Task objective: Update the part of the data that opens with the line containing "What is the distance from" and closes with the end of the data, changing "closest" to "nearest" and keeping everything else the same. Leave the pictures out of your answer.

Material shown:
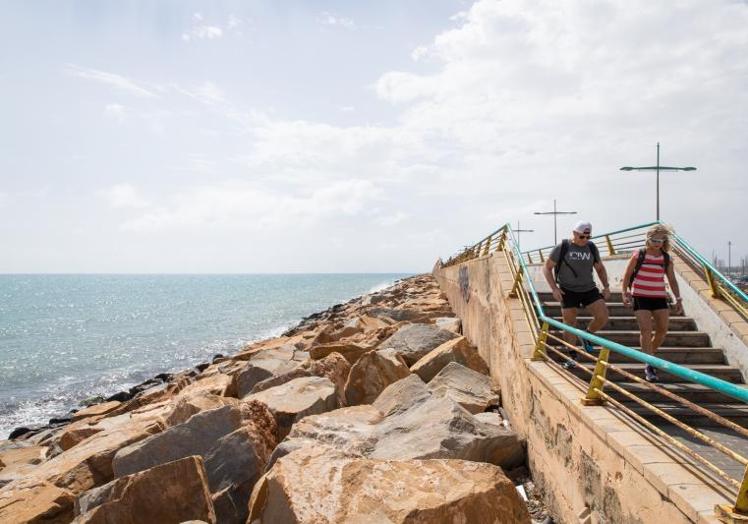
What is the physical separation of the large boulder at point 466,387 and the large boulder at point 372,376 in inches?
23.1

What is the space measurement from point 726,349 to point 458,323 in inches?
252

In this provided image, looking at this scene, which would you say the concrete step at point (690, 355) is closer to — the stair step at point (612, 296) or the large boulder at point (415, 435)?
the stair step at point (612, 296)

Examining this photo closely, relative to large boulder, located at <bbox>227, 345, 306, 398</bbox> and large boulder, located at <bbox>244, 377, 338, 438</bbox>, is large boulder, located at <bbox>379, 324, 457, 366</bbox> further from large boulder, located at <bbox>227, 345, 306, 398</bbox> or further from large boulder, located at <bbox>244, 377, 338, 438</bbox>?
large boulder, located at <bbox>244, 377, 338, 438</bbox>

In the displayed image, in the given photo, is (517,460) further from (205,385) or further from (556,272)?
(205,385)

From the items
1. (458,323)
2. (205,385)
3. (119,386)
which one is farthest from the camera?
(119,386)

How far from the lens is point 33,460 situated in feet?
29.7

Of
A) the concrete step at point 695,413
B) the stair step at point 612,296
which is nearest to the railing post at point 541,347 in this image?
the concrete step at point 695,413

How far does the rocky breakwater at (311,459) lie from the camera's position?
336 centimetres

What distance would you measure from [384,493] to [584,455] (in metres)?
1.58

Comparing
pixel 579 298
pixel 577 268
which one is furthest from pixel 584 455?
pixel 577 268

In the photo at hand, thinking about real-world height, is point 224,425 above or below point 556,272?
below

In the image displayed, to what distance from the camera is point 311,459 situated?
3770 millimetres

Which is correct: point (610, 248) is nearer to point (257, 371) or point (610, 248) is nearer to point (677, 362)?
point (677, 362)

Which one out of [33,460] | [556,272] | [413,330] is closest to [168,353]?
[33,460]
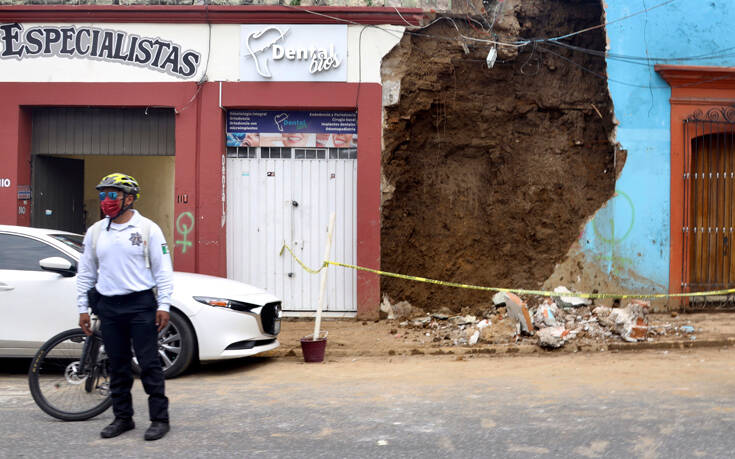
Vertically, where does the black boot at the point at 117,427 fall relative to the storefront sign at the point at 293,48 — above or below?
below

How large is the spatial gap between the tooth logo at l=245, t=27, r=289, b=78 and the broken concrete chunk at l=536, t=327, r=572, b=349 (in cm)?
565

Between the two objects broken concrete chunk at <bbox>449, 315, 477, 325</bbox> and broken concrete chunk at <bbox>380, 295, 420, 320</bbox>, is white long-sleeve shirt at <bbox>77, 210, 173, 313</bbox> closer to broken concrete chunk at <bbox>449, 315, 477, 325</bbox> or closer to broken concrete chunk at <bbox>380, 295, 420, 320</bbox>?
broken concrete chunk at <bbox>449, 315, 477, 325</bbox>

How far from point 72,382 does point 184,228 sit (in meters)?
5.80

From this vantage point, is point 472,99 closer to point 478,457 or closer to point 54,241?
point 54,241

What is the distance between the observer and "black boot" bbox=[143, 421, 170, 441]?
16.6 feet

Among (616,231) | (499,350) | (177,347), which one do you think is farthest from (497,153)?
(177,347)

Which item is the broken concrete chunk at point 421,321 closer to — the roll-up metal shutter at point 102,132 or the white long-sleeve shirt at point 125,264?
the roll-up metal shutter at point 102,132

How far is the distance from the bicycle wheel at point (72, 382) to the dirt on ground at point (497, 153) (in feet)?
20.4

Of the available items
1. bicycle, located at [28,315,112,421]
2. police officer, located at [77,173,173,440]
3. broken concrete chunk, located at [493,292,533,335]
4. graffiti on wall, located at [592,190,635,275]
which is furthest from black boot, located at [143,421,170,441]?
graffiti on wall, located at [592,190,635,275]

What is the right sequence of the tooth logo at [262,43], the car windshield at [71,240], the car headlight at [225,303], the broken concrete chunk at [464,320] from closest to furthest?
the car headlight at [225,303], the car windshield at [71,240], the broken concrete chunk at [464,320], the tooth logo at [262,43]

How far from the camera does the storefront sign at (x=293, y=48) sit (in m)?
11.2

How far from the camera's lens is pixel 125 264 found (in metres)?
5.09

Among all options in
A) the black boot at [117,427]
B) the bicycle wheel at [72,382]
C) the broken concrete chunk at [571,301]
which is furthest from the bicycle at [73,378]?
the broken concrete chunk at [571,301]

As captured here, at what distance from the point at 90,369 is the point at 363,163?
633 cm
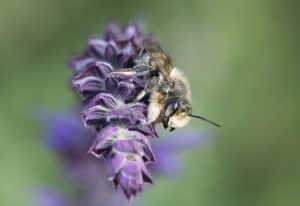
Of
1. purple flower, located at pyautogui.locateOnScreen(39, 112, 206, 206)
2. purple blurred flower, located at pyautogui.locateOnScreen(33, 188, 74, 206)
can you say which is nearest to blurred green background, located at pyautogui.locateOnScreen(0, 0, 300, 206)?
purple blurred flower, located at pyautogui.locateOnScreen(33, 188, 74, 206)

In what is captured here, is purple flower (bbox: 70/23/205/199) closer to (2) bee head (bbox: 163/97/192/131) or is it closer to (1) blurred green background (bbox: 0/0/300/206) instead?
(2) bee head (bbox: 163/97/192/131)

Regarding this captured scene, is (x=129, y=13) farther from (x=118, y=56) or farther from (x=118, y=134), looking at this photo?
(x=118, y=134)

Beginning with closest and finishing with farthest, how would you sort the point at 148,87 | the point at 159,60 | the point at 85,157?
the point at 148,87 < the point at 159,60 < the point at 85,157

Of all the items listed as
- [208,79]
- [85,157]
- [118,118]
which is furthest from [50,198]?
[208,79]

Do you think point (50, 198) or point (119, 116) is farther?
point (50, 198)

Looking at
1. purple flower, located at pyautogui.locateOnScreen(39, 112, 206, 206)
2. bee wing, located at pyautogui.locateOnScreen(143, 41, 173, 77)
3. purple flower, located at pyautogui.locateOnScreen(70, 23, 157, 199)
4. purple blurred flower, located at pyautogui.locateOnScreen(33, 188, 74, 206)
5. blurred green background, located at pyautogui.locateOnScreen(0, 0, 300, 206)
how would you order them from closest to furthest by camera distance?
purple flower, located at pyautogui.locateOnScreen(70, 23, 157, 199)
bee wing, located at pyautogui.locateOnScreen(143, 41, 173, 77)
purple flower, located at pyautogui.locateOnScreen(39, 112, 206, 206)
purple blurred flower, located at pyautogui.locateOnScreen(33, 188, 74, 206)
blurred green background, located at pyautogui.locateOnScreen(0, 0, 300, 206)

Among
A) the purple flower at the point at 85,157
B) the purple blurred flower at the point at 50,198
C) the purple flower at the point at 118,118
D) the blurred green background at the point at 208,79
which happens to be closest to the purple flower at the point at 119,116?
the purple flower at the point at 118,118

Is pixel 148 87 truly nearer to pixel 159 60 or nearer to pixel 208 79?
pixel 159 60

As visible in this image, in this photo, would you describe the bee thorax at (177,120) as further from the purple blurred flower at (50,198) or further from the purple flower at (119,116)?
the purple blurred flower at (50,198)
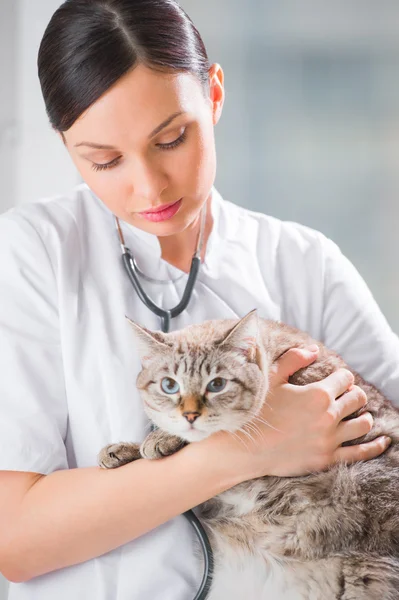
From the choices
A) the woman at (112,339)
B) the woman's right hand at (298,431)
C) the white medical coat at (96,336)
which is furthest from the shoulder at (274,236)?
the woman's right hand at (298,431)

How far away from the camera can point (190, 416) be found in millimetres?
962

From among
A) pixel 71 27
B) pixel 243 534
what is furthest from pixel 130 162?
pixel 243 534

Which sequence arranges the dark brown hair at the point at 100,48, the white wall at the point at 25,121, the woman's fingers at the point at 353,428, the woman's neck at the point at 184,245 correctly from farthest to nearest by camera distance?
the white wall at the point at 25,121, the woman's neck at the point at 184,245, the woman's fingers at the point at 353,428, the dark brown hair at the point at 100,48

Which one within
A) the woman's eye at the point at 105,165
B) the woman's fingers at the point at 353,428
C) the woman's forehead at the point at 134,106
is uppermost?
the woman's forehead at the point at 134,106

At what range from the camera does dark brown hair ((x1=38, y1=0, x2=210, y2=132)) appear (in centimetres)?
92

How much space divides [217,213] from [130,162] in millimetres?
291

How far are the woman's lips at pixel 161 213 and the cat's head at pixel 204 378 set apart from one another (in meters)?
0.18

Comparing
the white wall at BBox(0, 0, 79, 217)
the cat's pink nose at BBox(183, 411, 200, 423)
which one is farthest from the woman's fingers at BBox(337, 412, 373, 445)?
the white wall at BBox(0, 0, 79, 217)

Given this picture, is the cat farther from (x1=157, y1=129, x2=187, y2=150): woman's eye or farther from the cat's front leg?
(x1=157, y1=129, x2=187, y2=150): woman's eye

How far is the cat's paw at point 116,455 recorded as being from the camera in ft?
3.17

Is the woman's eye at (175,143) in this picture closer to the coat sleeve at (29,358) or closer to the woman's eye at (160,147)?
the woman's eye at (160,147)

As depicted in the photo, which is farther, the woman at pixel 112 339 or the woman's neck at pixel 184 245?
the woman's neck at pixel 184 245

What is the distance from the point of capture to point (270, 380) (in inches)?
40.6

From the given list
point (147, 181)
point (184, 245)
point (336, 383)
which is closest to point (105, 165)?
point (147, 181)
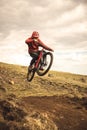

Result of this task:
What is the distance from the point of capture to point (270, 380) (in inches)?
40.6

From the given list
point (147, 181)
point (184, 245)
point (336, 383)
which is nearest to point (105, 165)?
point (147, 181)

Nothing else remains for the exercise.